What do European consumers think about sustainable food?

What do European consumers think about sustainable food?

What do European consumers think about the sustainability of their own food behavior? What are their perceptions of sustainability? Can we measure determinants of sustainable food behavior or find similarities across European countries?

Identifying determinants is important. With that knowledge, we can anticipate which behavior consumers are willing to change under which conditions, and translate this information into metrics and models for generating a sustainable and healthy diet.

To get to know what is at stake in European consumers’ minds, a team of Dutch SUSFANS researchers conducted a web-survey among 5043 respondents from five countries, namely the Netherlands, Denmark, the Czech Republic, France and Italy. The goal was to quantify per country which aspects of sustainability are important to consumers, how often certain sustainable behavior is reported and what the psychological drivers of this behavior are.

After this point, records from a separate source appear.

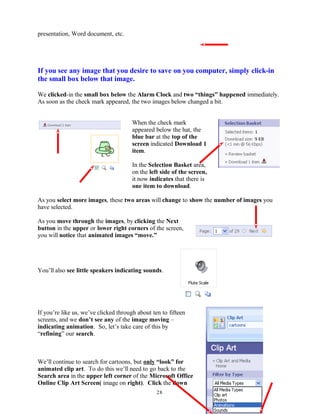 presentation, Word document, etc.
If you see any image that you desire to save on you computer, simply click-in
the small box below that image.
We clicked-in the small box below the Alarm Clock and two “things” happened immediately.
As soon as the check mark appeared, the two images below changed a bit.
When the check mark
appeared below the hat, the
blue bar at the top of the
screen indicated Download 1
item.
In the Selection Basket area,
on the left side of the screen,
it now indicates that there is
one item to download.
As you select more images, these two areas will change to show the number of images you
have selected.
As you move through the images, by clicking the Next
button in the upper or lower right corners of the screen,
you will notice that animated images “move.”
You’ll also see little speakers indicating sounds.
If you’re like us, we’ve clicked through about ten to fifteen
screens, and we don’t see any of the image moving –
indicating animation. So, let’s take care of this by
“refining” our search.
We’ll continue to search for cartoons, but only “look” for
animated clip art. To do this we’ll need to go back to the
Search area in the upper left corner of the Microsoft Office
Online Clip Art Screen( image on right). Click the down
28
 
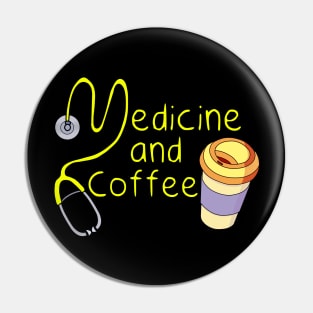Medicine and Coffee Pin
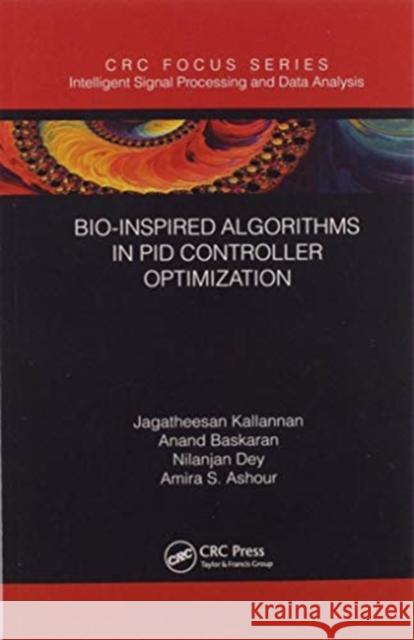 Bio-Inspired Algorithms in Pid Controller Optimization Jagatheesan Kallannan Anand Baskaran Nilanjan Dey 9780367606961 CRC Press - książka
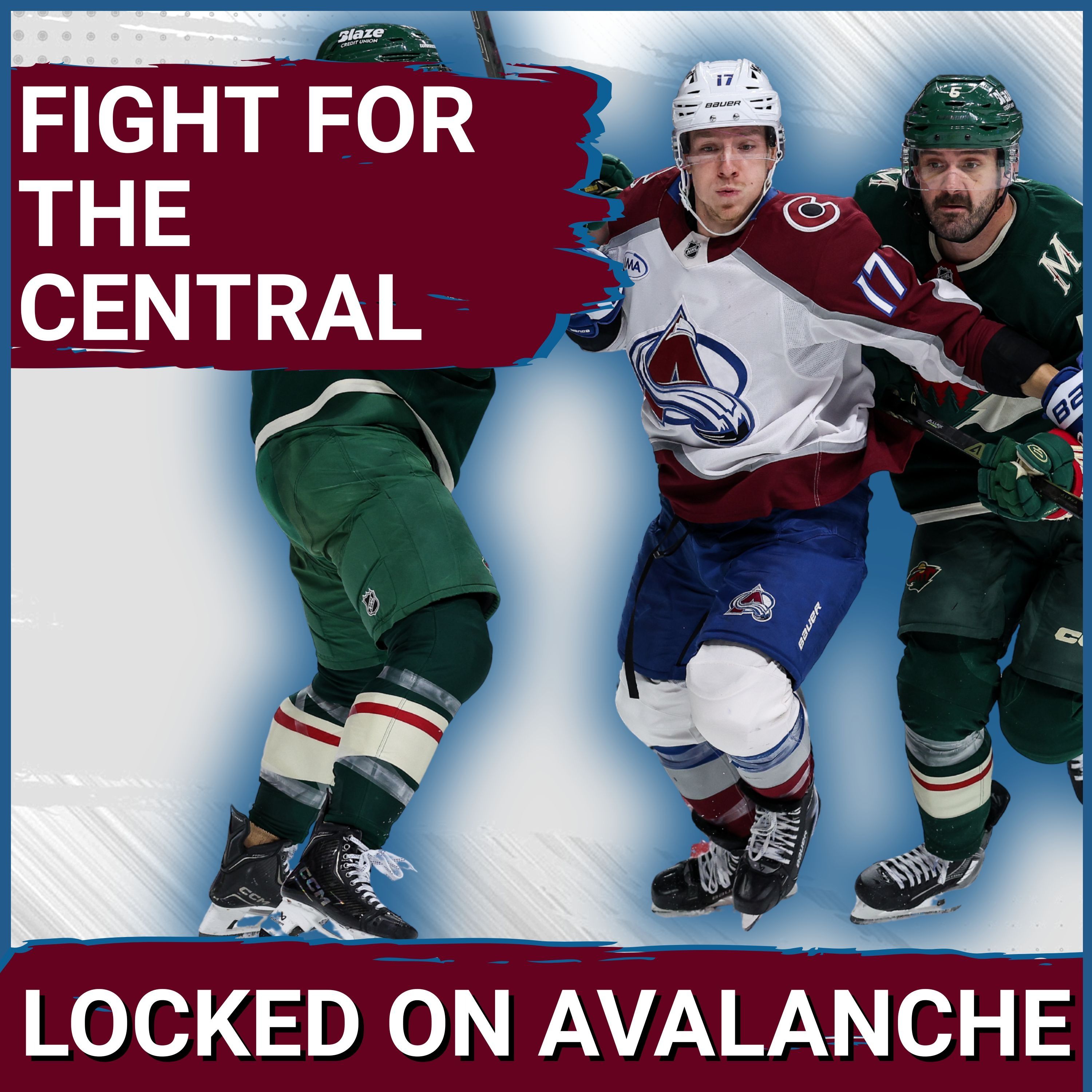 CROSSOVER: Avalanche and Wild Set For A Sprint to the Top of the Central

View of sustainable food consumption

Four aspects of sustainable food consumption were often mentioned in all countries:

  1. Seasonal fruits and vegetables
  2. Reducing food waste,
  3. Water use and
  4. Use of natural resources.

However, perceptions differ per country: Seasonal fruits and vegetables were particularly often mentioned by the respondents from France (49 percent) and food waste by the participants from Denmark ( 41,3 percent). In addition, in the Netherlands air and water pollution is often perceived as an aspect of sustainability. In Denmark, organic food consumption and animal welfare are often mentioned. In the Czech Republic, healthy food and land use stand out. In France, local and regional food as well as transportation distance of food play a big role. Finally, in Italy, food safety is raised more often and considered important for consumers.

Sustainable food behavior and willingness to pay

When asked about their sustainable food intake, most respondents mentioned  consuming seasonal or local food. This is followed by free-range products/products with a sustainability logo/smaller portions, followed by organic/fair trade products. Least mentioned by consumers was the intake of  vegetarian products.

Choices and ranking are quite varying between countries. For example in the Netherlands, sustainable food behavior is relatively low, especially with regard to seasonal or local products. In Denmark more intake of organic or fair trade and free range products or products with a sustainability logo and smaller portions were reported. Read the paper for a complete ranking on different themes.

Results show that consumers are in general not particularly willing to pay extra for a sustainable product. Noticeably, Italians are most willing to pay extra.

Meat replacement

When the survey participants were asked about openness to replacers of meat, they are mostly open to animal-based products like fish, cheese and eggs.  
Their second alternative was plant-based products. But they did not really like it: On average, the respondents were not so open to this. Ranked last are new products like insects or in-vitro meat.

Consumers are thus most open for the alternative that has the least benefits in terms of environmental sustainability. For a replacement of meat by plant-based alternatives there seems to be a longer way to go and for new products consumers are generally not open. 

Differences between countries

Results show that respondents from the Czech Republic are more open to animal-based products instead of meat than in France. France and Italy are more open than those in The Netherlands and Denmark. Nevertheless it was considered the best alternative in all countries.

Regarding plant-based alternatives, results show that respondents in Italy and France are more open than in the other countries. Also Denmark is less open to plant-based alternatives than the other countries.

Finally, France is more open to new types of products as alternatives for meat than all the other countries except the Netherlands. The Netherlands is more open to new types of alternatives than Denmark and the Czech Republic. Czech Republic consumers are less open to new alternatives.

Unknown: Sustainable consumption

Consumers are on average not really conscious about sustainable consumption. Consumers are most conscious about sustainable consumption from an  economic viewpoint, caring for long-term economic and personal well-being, followed by a social viewpoint which entails a maximum  beneficial impact on society. Consumers are least aware of environmental aspects of sustainable consumption such as recycling and energy. 

Drivers of sustainable behavior

Country, demographics, consumer characteristics and food choice motives are important drivers of sustainable behavior, openness to meat alternatives and willingness to pay for sustainable products. 

For example, the social norm (the extent to which one believes that people around them are eating sustainably), interest in sustainable food consumption and high sustainability food motives predicts consumption of sustainable products.

Although consumers do report  to be somewhat negative that they can effectively influence sustainable food consumption as an individual. 

Europeans tend to reduce environmental impacts

Across all countries, reduced environmental impact is the sustainability domain that is ranked most often as most important, followed by viable and socially balanced agri-food businesses. Balanced and sufficient diets scores on the third place and global food and nutrition security on the last place. Interestingly, the countries differ to a large extent in terms of ranking the sustainability goals. In Denmark, for example, global food and nutrition security scores highest whereas overall, this aspect ranks lowest.